Recipe: Sticky toffee pudding

I write about comfort food a lot. The kind of food that feels like a hug and that’s sometimes needed after a tough day, on a cold day or when you just feel a little delicate. Comfort food for me is a lot about texture, I often want something soft or creamy, ideally with melted cheese. A creamy pasta dish fits the comfort food brief for me and so does anything with creamy mashed potatoes.

But recently I have discovered comfort food in the form of pudding too, something I actually hadn’t thought about until I made this sticky toffee pudding. I think find it comforting because it’s soft and warm and silky. It feels like a wonderfully warm hug and that is desperately needed these days, isn’t it?!

The original recipe is by baking queen Mary Berry but I have altered it a little to fit the ingredients I had at home. If you prefer to use the original recipe you’ll find it here. I also halved the recipe as I didn’t have enough butter to hand for the full batch when I first made it, but then realised that the halved recipe was the ideal size for me. It was enough for 4-6 servings which I find is plenty for such a decadent pudding.

DATA SECTION.
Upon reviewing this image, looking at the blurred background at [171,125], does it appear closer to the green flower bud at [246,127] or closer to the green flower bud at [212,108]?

TASK TO CARRY OUT.
Copy the sticky toffee pudding passage above in full, word for word.

RESULT.
Recipe: Sticky toffee pudding

I write about comfort food a lot. The kind of food that feels like a hug and that’s sometimes needed after a tough day, on a cold day or when you just feel a little delicate. Comfort food for me is a lot about texture, I often want something soft or creamy, ideally with melted cheese. A creamy pasta dish fits the comfort food brief for me and so does anything with creamy mashed potatoes.

But recently I have discovered comfort food in the form of pudding too, something I actually hadn’t thought about until I made this sticky toffee pudding. I think find it comforting because it’s soft and warm and silky. It feels like a wonderfully warm hug and that is desperately needed these days, isn’t it?!

The original recipe is by baking queen Mary Berry but I have altered it a little to fit the ingredients I had at home. If you prefer to use the original recipe you’ll find it here. I also halved the recipe as I didn’t have enough butter to hand for the full batch when I first made it, but then realised that the halved recipe was the ideal size for me. It was enough for 4-6 servings which I find is plenty for such a decadent pudding.